Early years childcare in all rural areas

Early years are a crucial time in every child’s life and good childcare provision can help to transform children’s lives. The government is aiming to invest an additional £1 billion every year by 2019-2020 to expand early years provision. Will this funding deliver sustainable provision in rural areas? Jessica Sellick investigates.

The Childcare Act 2016 contains provisions which are intended to secure an additional entitlement of childcare support for working parents. The Act seeks to ensure that parents are able to access information about free childcare and about other provision/services which may help them to meet their childcare needs. It also places a duty on Local Authorities to publish information about childcare and other services available for parents locally. The Government’s overarching intention is to make childcare more affordable for working parents; and to increase the use of formal childcare by parents. What does this mean for rural areas? I offer three points.

Firstly, why provide publicly funded childcare support and what type of provision is available?

Successive Governments [Labour, coalition and Conservative administrations] have considered evidence about the impact access to nursery care can have on a child’s life chances: from studies identifying a ‘gap in potential’ between children from middle and low income families evident among babies of 22 months and slipping away further by aged 3; to research on the ‘home learning environment’ which distinguishes between parents of all social classes who read, talk and sing to their children and those who do not. This evidence suggests that access to quality pre-schooling from the age of two can be the critical factor on outcomes not just through childhood but on into adulthood too. Those children that may benefit most are not only those from the most disadvantaged backgrounds but from all social classes. The Government’s drive therefore has been to invest public funding into informal play-based nursery settings for children from the age of two years to help them with the transition into formal school life.

Yet much of the resultant policy and childcare provision has been targeted at working parents. This has opened up a series of debates around whether it should lie with parents to provide for their children (should childless couples fund other people’s offspring?) and the lack of similar public childcare support available to stay-at-home parents.


In March 2017 the Department for Education (DfE) published guidance for Local Authorities detailing how they should pay providers to deliver free entitlement places. Crucially the guidance specifies the outcomes the DfE is looking for: that all children are able to take up their free hours in a high quality setting; that fair and transparent funding supports a diverse range of providers to deliver free places on a sustainable basis; that parents are able to work because childcare places are available, accessible and affordable and are delivered flexibly in a range of high quality settings; and that high quality provision amongst providers is promoted.

The driver here and now is no longer concerned solely with early years education but with helping parents to work. A study by IPPR, for example, has shown how making affordable childcare more widely available could raise revenues in the form of increased maternal employment rates. IPPR’s analysis shows a 5% increase in the maternal employment rate could generate £750 million a year in benefit savings and tax revenue.


Bringing both of these strands together, the European Commission analysed cross-national evidence to conclude “access to universally available, high-quality inclusive Early Childhood Education and Care (ECEC) services…not only helps children to unlock their potential but can also contribute to engaging parents and other family members with related measures to improve employment, job-related training, parent education, and leisure-time activities.”

────────

**REQUIRED ACTIONS:**
- 1) In the article on rural childcare, how much extra does the government aim to invest each year by 2019-2020 to expand early years provision?
- 2) Update the article on rural childcare by writing out everything from "Early years are" down to "Jessica Sellick investigates.", with "crucial" replaced by "vital".
- 3) Write the next part of the article on rural childcare, starting after its final sentence.
The listing after this point is not needed for the work.

────────

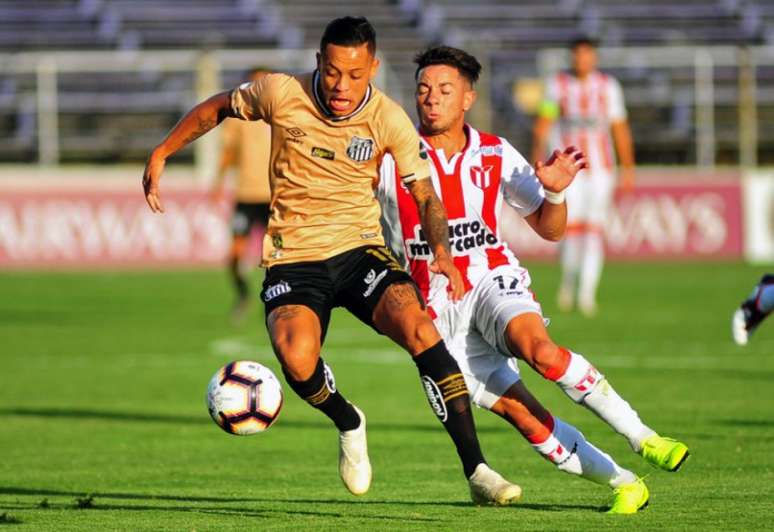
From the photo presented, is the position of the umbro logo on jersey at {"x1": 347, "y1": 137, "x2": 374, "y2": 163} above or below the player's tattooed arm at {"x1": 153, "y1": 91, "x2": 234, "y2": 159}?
below

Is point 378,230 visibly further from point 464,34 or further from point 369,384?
point 464,34

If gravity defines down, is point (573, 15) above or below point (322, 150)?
above

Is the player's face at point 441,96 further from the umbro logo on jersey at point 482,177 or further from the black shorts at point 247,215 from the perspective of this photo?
the black shorts at point 247,215

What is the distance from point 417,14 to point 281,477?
23826 mm

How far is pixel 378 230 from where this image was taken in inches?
292

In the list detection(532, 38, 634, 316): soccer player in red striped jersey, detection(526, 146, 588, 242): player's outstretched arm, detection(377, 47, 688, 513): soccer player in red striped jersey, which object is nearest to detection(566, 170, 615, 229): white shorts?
detection(532, 38, 634, 316): soccer player in red striped jersey

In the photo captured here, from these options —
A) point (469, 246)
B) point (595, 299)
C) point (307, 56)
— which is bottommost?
point (595, 299)

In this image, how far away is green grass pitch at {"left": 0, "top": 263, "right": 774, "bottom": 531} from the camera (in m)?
7.02

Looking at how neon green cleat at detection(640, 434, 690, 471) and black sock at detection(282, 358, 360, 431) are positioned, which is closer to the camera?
neon green cleat at detection(640, 434, 690, 471)

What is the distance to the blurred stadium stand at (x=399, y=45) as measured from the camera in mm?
27188

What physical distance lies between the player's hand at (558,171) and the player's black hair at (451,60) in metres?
0.62

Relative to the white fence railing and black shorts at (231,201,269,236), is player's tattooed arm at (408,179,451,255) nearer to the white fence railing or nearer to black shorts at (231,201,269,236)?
black shorts at (231,201,269,236)

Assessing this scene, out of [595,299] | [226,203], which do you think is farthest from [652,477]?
[226,203]

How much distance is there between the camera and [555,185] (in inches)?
281
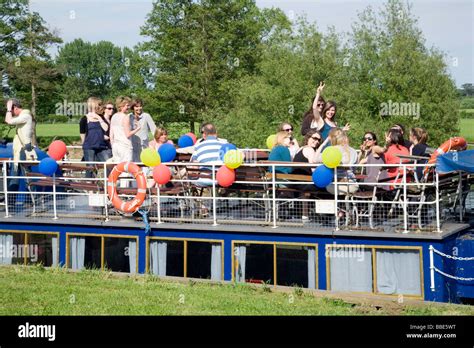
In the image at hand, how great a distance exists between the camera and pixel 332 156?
41.0 ft

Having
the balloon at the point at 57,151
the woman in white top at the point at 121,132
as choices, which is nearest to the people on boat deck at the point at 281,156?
the woman in white top at the point at 121,132

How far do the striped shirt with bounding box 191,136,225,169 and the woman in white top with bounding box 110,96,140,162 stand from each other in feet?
4.33

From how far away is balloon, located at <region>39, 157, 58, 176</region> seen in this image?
14.9 metres

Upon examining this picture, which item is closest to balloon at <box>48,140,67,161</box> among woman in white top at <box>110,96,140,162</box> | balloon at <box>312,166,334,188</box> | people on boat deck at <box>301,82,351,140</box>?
woman in white top at <box>110,96,140,162</box>

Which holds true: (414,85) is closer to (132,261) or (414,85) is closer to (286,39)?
(286,39)

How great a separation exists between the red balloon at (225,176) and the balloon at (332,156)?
168 centimetres

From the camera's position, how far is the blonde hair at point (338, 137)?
42.2ft

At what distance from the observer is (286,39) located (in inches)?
1763

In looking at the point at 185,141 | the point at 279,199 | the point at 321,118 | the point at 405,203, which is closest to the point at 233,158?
the point at 279,199

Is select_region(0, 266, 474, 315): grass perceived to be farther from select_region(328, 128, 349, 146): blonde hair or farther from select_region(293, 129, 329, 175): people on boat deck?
select_region(328, 128, 349, 146): blonde hair

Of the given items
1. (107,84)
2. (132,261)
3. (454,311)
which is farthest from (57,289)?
(107,84)

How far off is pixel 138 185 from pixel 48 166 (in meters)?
1.90

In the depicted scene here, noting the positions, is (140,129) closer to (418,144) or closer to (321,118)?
(321,118)

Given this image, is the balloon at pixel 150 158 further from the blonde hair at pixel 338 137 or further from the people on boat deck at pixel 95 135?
the blonde hair at pixel 338 137
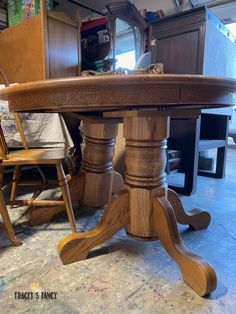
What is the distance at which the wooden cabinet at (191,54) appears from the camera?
1.59m

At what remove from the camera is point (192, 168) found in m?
1.69

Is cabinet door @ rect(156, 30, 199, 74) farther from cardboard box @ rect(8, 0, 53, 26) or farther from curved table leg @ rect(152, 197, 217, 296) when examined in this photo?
curved table leg @ rect(152, 197, 217, 296)

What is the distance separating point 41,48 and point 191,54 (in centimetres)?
119

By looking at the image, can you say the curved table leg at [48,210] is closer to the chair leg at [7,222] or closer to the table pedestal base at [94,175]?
the table pedestal base at [94,175]

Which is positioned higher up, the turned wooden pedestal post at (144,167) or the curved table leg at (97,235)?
the turned wooden pedestal post at (144,167)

────────

**OUTPUTS:**
- 1) An additional £1 billion every year.

- 2)
Early years are a vital time in every child’s life and good childcare provision can help to transform children’s lives. The government is aiming to invest an additional £1 billion every year by 2019-2020 to expand early years provision. Will this funding deliver sustainable provision in rural areas? Jessica Sellick investigates.

- 3)
In 2015 there were some 1.5 million children receiving publicly funded childcare from 105,000 providers – with the DfE contributing some £2.7 billion of funding towards this. Providers include facilities run by local authorities (maintained settings) and those run by private, voluntary or independent (PVI) organisations. Some provision is group based (e.g. nurseries) and others home-based (e.g. childminders, childcarers). Other options include crèches, children’s centres and playgroups.

While social and economic cases for early-years childcare are now well rehearsed, funding and delivering it remains a challenge.

Secondly, how is childcare provision funded?

All families in the UK can receive some help with childcare through early education entitlements. The Government website ‘childcare choices’ provides information for parents about getting help with childcare costs, including a childcare calculator. The Government offers various schemes for children under 16 years old (or under 17 for disabled children): (i) Working Tax Credits – where the childcare element means families can claim back up to 70% of their childcare costs, up to a cap. (ii) Universal Credit –where working families can claim back up to 85% of eligible childcare costs. (iii) 15 hours of free childcare for all three and four year olds and some qualifying two year olds for 38 weeks of the year, equivalent to 570 hours a year. Similar schemes exist in Scotland, Wales and Northern Ireland. (iv) Since September 2017 working parents, subject to a means-test, of eligible three and four year olds in England are entitled to an additional 15 hours of free childcare, on top of the existing universal provision of 15 hours. (v) Other schemes exist to provide support for childcare costs while studying such as care to learn, discretionary learner support and childcare grant.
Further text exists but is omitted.